Greece could reap in some one billion euros annually; 14,000 new job positions would open; and the local economies of tourist areas would have a huge increase in income from tourists that arrive to Greek ports by a cruise ship if the cabotage law is lifted, tourism professionals recently agreed.
This was the main conclusion of the 4th RE+D business forum “Sustainable Opportunities in Real Estate & Tourism” that was organized recently in Athens.
“Greece is the second most popular destination for cruises with Italy in the first place and Spain in the third,” said Andreas Stylianopoulos, executive vice president of Navigator Travel & Tourist Services.
Mr.

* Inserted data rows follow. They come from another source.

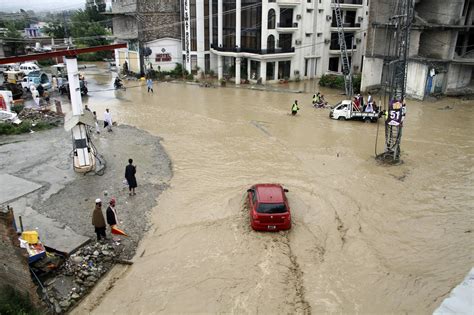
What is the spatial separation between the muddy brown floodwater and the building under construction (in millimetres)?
8333

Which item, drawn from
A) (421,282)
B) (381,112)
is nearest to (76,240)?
(421,282)

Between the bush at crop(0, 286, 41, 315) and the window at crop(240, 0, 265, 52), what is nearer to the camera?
the bush at crop(0, 286, 41, 315)

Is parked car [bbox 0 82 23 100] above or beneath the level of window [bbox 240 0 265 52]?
beneath

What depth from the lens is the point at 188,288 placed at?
11094 mm

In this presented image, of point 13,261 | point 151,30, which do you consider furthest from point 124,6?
point 13,261

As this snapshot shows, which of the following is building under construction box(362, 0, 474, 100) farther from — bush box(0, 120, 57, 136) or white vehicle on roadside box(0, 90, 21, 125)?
white vehicle on roadside box(0, 90, 21, 125)

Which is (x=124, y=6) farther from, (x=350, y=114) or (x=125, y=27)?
(x=350, y=114)

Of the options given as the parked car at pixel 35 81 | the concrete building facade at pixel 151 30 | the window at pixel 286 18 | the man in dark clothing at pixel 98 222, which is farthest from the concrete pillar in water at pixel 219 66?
the man in dark clothing at pixel 98 222

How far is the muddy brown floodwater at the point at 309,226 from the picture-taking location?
10.8 m

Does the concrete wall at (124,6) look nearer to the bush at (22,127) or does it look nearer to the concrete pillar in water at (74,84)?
the bush at (22,127)

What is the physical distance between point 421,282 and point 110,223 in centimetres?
939

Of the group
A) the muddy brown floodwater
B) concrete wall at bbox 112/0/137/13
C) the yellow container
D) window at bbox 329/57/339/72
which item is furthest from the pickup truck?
concrete wall at bbox 112/0/137/13

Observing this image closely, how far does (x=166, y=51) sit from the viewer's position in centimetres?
4559

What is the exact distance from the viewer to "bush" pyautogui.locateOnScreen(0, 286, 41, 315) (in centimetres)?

Stylianopoulos presented figures that showed revenue share among the destinations and said that Greece’s share could rise significantly if cabotage is abolished.
According to tourism professionals, the Panhellenic Maritime Federation is the “obstacle” to the lifting of cabotage as it fears job losses.
The first section of the conference was entitled “Betting on marinas and the cruising industry” and included a group discussion that also focused on the establishment of measures for the designing and development of Greek marinas.
“If someone asks which country has the best marinas the answer would not be Greece,” said Greek journalist Vicky Vamiadaki who was moderating the discussion.
Nikos Kantarzis, vice president and managing director of municipal company Kos Ependitiki, gave a presentation of the revamp his company did for the marina on Kos.
Mr. Kantartzis spoke in regards to a new expansion plan that would give 500 spaces to the marina (from 250 that it has now) with a budget of 12 million euros.

Vasilis Avramopoulos, managing partner of Avramopoulos and Partners; Panos Panagiotopoulos, general manager of the Athenaeum InterContinental; and Tim Ananiadis, Starwood area manager for Greece, Turkey and Cyprus.
Mr. Kantarzis also underlined that it would take a great effort for Greece to compete with Turkey as far as marina infrastructure is concerned since the Turks can fit 5,761 ships in their up to date marinas.
The second session of the conference focused on the competitiveness of the Greek tourism industry.
Tim Ananiadis, Starwood area manager for Greece, Turkey and Cyprus, said that Greece is in need of a diversified tourism product as the country currently bases its tourism market on its physical beauty rather than its services.
In regards to Athens, Mr. Ananiadis said that the appropriate steps must be taken to promote the Greek capital as a City Break destination.
Panos Panagiotopoulos, general manager of the Athenaeum InterContinental in Athens, focused on city tourism and conference tourism.
According to Mr. Panagiotopoulos, Athens has not been properly promoted as a tourism destination and does not make use of its advantages (archaeological sites, etc.) as opposed to other European cities.
During the third session, entitled “New strategy in the Tourism Industry,” Vasilis Avramopoulos, managing partner of Avramopoulos and Partners, refered to the zoning law for tourism that was approved months ago but is not viable as the necessary administrative actions have yet to be issued.
“If we do not have a clear institutional framework we will never be in the position to attract foreign investors,” he underlined.